問題文、図、計算、授業で聞いた言葉のどれでも構いません。「ここまでは分かる?」と聞き、できている場所を一つだけ見つけます。最初から全部を説明しようとしないことが大切です。

2|止まった一行を指さす

「どこから分からなくなった?」よりも、「止まった一行を指させる?」と聞きます。目に見える場所を示せると、困りごとが質問できる形になります。

3|自分で試したことを一つ言葉にする

ノートを見た、例題を探した、式を書いたなど、うまくいかなかった試みも次の学びの材料です。「何を試してみた?」と聞くことで、お子様は自分がすでに持っている手がかりを整理できます。

困りごとを一つのかたまりにすると、助けを求める時期が遅れやすい

「全部分からない」のまま抱えると、質問すること自体が大きな仕事に見えてしまいます。分かるところ・止まった場所・試したことに分けると、「ここだけ聞きたい」と言いやすくなります。

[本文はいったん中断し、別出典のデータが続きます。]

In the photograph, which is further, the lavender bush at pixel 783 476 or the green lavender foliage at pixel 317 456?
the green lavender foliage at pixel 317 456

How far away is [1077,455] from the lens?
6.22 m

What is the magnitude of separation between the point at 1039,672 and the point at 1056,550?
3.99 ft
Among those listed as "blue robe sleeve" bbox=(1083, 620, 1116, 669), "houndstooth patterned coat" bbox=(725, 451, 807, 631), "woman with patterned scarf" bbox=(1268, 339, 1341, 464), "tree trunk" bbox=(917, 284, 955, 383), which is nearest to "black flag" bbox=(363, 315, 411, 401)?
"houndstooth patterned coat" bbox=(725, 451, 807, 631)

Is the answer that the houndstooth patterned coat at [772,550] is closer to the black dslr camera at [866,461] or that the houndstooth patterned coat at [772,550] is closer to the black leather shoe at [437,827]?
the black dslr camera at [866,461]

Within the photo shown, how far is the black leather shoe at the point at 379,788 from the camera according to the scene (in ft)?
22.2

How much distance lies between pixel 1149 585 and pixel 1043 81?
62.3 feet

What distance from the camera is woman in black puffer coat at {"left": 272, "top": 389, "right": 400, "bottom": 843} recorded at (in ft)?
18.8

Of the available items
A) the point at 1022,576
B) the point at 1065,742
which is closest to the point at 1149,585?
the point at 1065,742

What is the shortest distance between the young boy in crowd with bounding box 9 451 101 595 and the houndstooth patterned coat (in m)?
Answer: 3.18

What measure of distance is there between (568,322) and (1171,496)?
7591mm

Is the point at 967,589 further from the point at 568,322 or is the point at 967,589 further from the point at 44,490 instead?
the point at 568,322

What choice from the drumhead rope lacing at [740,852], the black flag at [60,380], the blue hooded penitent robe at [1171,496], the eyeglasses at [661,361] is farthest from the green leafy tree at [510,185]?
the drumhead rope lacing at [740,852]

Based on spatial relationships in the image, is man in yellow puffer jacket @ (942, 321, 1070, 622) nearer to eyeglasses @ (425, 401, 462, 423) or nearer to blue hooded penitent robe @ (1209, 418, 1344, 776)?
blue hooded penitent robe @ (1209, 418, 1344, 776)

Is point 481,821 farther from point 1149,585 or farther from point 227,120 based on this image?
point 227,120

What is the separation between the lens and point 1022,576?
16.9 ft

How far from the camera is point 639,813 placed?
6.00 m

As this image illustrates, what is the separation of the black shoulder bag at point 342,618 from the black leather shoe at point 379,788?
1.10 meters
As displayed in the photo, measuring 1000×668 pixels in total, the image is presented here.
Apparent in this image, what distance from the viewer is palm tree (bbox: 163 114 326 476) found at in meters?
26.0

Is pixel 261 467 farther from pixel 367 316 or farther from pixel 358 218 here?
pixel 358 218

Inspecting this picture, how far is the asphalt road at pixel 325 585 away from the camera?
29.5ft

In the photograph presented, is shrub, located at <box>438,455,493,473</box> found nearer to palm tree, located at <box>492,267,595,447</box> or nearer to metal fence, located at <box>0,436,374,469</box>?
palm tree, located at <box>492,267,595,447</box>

家庭でできるのは、答えを用意することではなく、質問の形を一緒に整えることです。その経験が、授業や家庭教師の時間にもつながっていきます。

「学びの問診」は、診断や評価ではありません

この連載でいう「学びの問診」は、お子様を診断したり、できる・できないを評価したりするものではありません。どこまで分かるか、なぜそこで止まったか、次に何を確かめるかを、親御様とお子様が短く見立てるための考え方です。

今夜の一分チェック

一問だけ見ながら、「どこまでは分かる?」と聞いてみてください。

お子様が答えたくないときは、そこで会話を終えます。理由を求めたり、答えを待たせたりせず、「また話したくなったら教えて」と伝えてください。別の日に、お子様から開き直せる余白を残すことも、学びを支える大切な関わりです。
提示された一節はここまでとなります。